Le Soir de Bamako : M. Dembélé, avant, on vous appelait Guimba national, et aujourd’hui, Guimba national est devenu international, pouvez-vous nous en dire les raisons?
Habib Dembélé Guimba : Avant de répondre à la question posée, je tiens tout d’abord à remercier le journal “Le Soir de Bamako” pour m’avoir donné l’occasion de m’exprimer. Alors, les raisons de mon exil ne sont dues qu’à la force des choses. Vous savez, j’ai eu beaucoup de chance, ces dernières années, d’être au devant des scènes internationales. Peut-être que c’est mon destin qui vient de m’ouvrir cette voie. Sinon, je ne crois pas que j’ai beaucoup plus de mérite que d’autres artistes comédiens, qui font la même chose que moi. C’est par un concours de circonstance qu’il m’est arrivé donc de rentrer dans un réseau qui a fait que, il y a 5 ans, j’ai fais le tour du monde et joué dans tous les grands théâtres du monde. Toute chose qui ne me permettait de venir chez moi, au Mali, que seulement un mois dans l’année.

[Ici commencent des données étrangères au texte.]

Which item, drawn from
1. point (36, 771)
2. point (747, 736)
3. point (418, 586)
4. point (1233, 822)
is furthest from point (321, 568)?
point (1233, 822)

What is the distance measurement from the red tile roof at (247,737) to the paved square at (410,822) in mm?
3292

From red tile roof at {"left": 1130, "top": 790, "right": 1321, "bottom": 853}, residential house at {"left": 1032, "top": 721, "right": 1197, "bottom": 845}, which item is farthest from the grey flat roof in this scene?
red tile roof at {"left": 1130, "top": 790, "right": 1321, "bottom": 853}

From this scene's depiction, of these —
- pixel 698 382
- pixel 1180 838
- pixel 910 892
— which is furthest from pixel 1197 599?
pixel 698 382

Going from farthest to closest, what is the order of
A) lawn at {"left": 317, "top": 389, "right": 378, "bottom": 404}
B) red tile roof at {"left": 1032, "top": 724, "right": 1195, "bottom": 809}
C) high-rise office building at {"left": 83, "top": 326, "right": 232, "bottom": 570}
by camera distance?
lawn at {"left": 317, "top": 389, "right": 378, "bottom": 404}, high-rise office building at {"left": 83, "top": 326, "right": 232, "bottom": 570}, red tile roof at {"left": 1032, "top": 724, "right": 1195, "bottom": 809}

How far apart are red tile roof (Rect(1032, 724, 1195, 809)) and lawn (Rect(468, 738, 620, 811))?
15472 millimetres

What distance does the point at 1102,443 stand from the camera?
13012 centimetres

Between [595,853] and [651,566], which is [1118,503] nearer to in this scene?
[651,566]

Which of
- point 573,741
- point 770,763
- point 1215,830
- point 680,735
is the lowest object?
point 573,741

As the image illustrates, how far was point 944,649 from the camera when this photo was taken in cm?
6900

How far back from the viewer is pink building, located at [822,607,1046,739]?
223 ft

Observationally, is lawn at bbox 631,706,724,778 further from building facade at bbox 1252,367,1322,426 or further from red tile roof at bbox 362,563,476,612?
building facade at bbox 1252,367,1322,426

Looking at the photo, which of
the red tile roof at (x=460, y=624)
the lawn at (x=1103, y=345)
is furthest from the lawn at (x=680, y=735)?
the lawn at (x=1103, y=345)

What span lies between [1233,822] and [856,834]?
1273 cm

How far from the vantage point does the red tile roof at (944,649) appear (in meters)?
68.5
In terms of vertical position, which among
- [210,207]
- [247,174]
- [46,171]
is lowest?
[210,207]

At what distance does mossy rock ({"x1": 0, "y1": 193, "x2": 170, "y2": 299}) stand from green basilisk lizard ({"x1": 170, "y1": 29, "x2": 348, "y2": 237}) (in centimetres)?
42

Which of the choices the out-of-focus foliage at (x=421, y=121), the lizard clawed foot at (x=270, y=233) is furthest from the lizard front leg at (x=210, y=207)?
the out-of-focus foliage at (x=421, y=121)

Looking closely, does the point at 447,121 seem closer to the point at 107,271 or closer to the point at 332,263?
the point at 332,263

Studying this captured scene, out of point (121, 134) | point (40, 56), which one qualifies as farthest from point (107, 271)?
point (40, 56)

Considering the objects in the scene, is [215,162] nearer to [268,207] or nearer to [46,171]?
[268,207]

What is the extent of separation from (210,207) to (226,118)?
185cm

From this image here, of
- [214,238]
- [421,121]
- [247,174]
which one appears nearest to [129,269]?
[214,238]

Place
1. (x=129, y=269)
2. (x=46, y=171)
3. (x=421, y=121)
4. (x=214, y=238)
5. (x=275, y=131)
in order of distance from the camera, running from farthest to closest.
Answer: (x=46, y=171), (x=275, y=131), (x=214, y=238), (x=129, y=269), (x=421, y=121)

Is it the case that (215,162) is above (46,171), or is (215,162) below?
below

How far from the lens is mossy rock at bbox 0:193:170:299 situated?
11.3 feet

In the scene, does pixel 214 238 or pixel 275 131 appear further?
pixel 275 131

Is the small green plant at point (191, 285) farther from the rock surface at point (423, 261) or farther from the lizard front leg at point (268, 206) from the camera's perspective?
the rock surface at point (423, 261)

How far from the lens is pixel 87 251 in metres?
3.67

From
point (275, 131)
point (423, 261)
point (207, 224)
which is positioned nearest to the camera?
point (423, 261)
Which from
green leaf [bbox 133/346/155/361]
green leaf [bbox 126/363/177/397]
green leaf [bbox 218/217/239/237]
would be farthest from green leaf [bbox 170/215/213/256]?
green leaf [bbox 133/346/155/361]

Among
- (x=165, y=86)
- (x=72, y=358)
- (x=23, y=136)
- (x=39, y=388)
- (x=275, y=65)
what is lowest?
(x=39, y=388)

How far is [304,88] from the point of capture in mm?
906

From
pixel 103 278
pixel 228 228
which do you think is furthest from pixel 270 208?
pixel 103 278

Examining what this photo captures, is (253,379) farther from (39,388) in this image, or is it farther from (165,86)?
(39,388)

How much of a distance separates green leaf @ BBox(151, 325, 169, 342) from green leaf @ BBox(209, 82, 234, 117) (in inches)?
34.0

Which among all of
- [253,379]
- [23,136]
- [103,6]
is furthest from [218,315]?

Le Soir de Bamako : Pouvez-vous nous parler de Guimba et l’art?
Habib Dembélé Guimba : En tant qu’artiste, je ne peux avoir quelque chose de plus précieux que l’art. Alors, l’art, c’est toute ma vie et c’est dans cette activité que je nourris ma famille. Et c’est grâce à lui que je suis aujourd’hui ce que je suis. Il fait partie de la culture qui, aujourd’hui, contribue au développement d’un pays.
A mon avis, je pense que la culture est notre matière première, au Mali. Et moi Guimba, je n’ai d’autres ressources que l’art, car je n’ai pas d’autre vertu dont je peux me vanter si ce n’est que cet art-là. C’est à travers ça que j’entretiens ma famille, mes parents, que je paye l’éducation de mes enfants. De cet art aussi, je tire l’admiration du public Malien. Quand les gens me voient tout de suite, ils sont très contents, cela me fait beaucoup plaisir.
Le Soir de Bamako : Est-ce que Guimba peut nous évoquer son programme, à l’extérieur du Mali?
Habib Dembélé Guimba : Mon programme, à l’extérieur du Mali est assez énorme. Le savez-vous, depuis plus de quatre ans, une pièce de théâtre à Paris a fait recours à moi. Là, je travaille avec M. Peter Brook, qui est l’un des plus grands metteurs en scène du monde aujourd’hui et qui, depuis 25 ans, est le directeur du plus grand théâtre du monde. Donc, je me suis engagé avec lui et tout de suite,on a monté une pièce intitulée “Hamlet” de Shakespeare, avec laquelle on a fait le tour du monde. Après ça, on a monté la pièce “Tierno Bocar” de Amadou Hampaté Bah avec laquelle on a fait le tour du monde également.
Alors à l’heure actuelle, nous sommes en train de monter la pièce “le Ziziwé Banzi est mort” qui est un texte sud-africain, qui parle de la condition de vie des noirs au moment de l’Apartheid, en Afrique du sud, et qui continue d’être un problème réel aujourd’hui, avec les problèmes d’immigration, de papiers d’identité, et d’humanité. Avec cette pièce, nous avons fait beaucoup de tournées qui nous ont conduits en Israël, en Palestine, à Beyrouth, à Stockolm, en Pologne, en Amérique latine, au Mexique, au Brésil, au Canada, etc. On a presque fait le tour du monde.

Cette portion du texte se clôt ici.